START MATERIAL FOR THIS TASK
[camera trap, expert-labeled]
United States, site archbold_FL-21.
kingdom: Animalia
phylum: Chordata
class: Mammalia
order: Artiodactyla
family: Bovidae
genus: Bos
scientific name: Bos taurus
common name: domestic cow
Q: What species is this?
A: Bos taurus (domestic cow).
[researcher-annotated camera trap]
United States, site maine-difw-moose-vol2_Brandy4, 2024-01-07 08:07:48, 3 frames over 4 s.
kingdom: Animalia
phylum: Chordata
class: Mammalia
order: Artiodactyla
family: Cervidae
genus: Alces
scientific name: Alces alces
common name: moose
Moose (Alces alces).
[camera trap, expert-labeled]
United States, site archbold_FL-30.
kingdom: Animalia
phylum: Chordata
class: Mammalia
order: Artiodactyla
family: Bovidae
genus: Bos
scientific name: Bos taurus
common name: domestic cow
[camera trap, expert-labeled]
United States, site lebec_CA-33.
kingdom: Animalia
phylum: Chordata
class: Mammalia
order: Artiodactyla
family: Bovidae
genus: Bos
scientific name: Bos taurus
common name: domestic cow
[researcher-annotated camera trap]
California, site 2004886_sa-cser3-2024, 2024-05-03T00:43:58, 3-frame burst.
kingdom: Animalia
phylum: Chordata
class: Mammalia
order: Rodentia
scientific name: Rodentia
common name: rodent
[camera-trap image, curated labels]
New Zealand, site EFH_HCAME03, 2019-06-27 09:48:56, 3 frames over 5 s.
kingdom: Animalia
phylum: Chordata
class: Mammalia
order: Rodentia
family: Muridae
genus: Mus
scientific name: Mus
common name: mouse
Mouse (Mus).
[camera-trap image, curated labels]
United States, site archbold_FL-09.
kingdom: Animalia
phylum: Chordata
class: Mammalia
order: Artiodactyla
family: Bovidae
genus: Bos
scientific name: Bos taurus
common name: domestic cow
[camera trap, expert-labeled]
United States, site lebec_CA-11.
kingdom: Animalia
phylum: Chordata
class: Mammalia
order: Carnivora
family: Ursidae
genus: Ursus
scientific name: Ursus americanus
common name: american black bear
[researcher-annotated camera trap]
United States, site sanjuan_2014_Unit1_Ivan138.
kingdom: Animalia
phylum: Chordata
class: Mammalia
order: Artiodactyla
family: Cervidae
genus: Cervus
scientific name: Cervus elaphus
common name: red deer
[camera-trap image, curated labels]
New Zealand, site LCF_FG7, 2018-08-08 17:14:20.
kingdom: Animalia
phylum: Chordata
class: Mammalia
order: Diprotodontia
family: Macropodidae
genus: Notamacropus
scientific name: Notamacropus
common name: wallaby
END MATERIAL FOR THIS TASK
● YOUR ASSIGNMENT: Return all the lines shown above, precisely as they stand.

● ANSWER FOR THIS EXERCISE:
[camera trap, expert-labeled]
United States, site archbold_FL-21.
kingdom: Animalia
phylum: Chordata
class: Mammalia
order: Artiodactyla
family: Bovidae
genus: Bos
scientific name: Bos taurus
common name: domestic cow
Q: What species is this?
A: Bos taurus (domestic cow).
[researcher-annotated camera trap]
United States, site maine-difw-moose-vol2_Brandy4, 2024-01-07 08:07:48, 3 frames over 4 s.
kingdom: Animalia
phylum: Chordata
class: Mammalia
order: Artiodactyla
family: Cervidae
genus: Alces
scientific name: Alces alces
common name: moose
Moose (Alces alces).
[camera trap, expert-labeled]
United States, site archbold_FL-30.
kingdom: Animalia
phylum: Chordata
class: Mammalia
order: Artiodactyla
family: Bovidae
genus: Bos
scientific name: Bos taurus
common name: domestic cow
[camera trap, expert-labeled]
United States, site lebec_CA-33.
kingdom: Animalia
phylum: Chordata
class: Mammalia
order: Artiodactyla
family: Bovidae
genus: Bos
scientific name: Bos taurus
common name: domestic cow
[researcher-annotated camera trap]
California, site 2004886_sa-cser3-2024, 2024-05-03T00:43:58, 3-frame burst.
kingdom: Animalia
phylum: Chordata
class: Mammalia
order: Rodentia
scientific name: Rodentia
common name: rodent
[camera-trap image, curated labels]
New Zealand, site EFH_HCAME03, 2019-06-27 09:48:56, 3 frames over 5 s.
kingdom: Animalia
phylum: Chordata
class: Mammalia
order: Rodentia
family: Muridae
genus: Mus
scientific name: Mus
common name: mouse
Mouse (Mus).
[camera-trap image, curated labels]
United States, site archbold_FL-09.
kingdom: Animalia
phylum: Chordata
class: Mammalia
order: Artiodactyla
family: Bovidae
genus: Bos
scientific name: Bos taurus
common name: domestic cow
[camera trap, expert-labeled]
United States, site lebec_CA-11.
kingdom: Animalia
phylum: Chordata
class: Mammalia
order: Carnivora
family: Ursidae
genus: Ursus
scientific name: Ursus americanus
common name: american black bear
[researcher-annotated camera trap]
United States, site sanjuan_2014_Unit1_Ivan138.
kingdom: Animalia
phylum: Chordata
class: Mammalia
order: Artiodactyla
family: Cervidae
genus: Cervus
scientific name: Cervus elaphus
common name: red deer
[camera-trap image, curated labels]
New Zealand, site LCF_FG7, 2018-08-08 17:14:20.
kingdom: Animalia
phylum: Chordata
class: Mammalia
order: Diprotodontia
family: Macropodidae
genus: Notamacropus
scientific name: Notamacropus
common name: wallaby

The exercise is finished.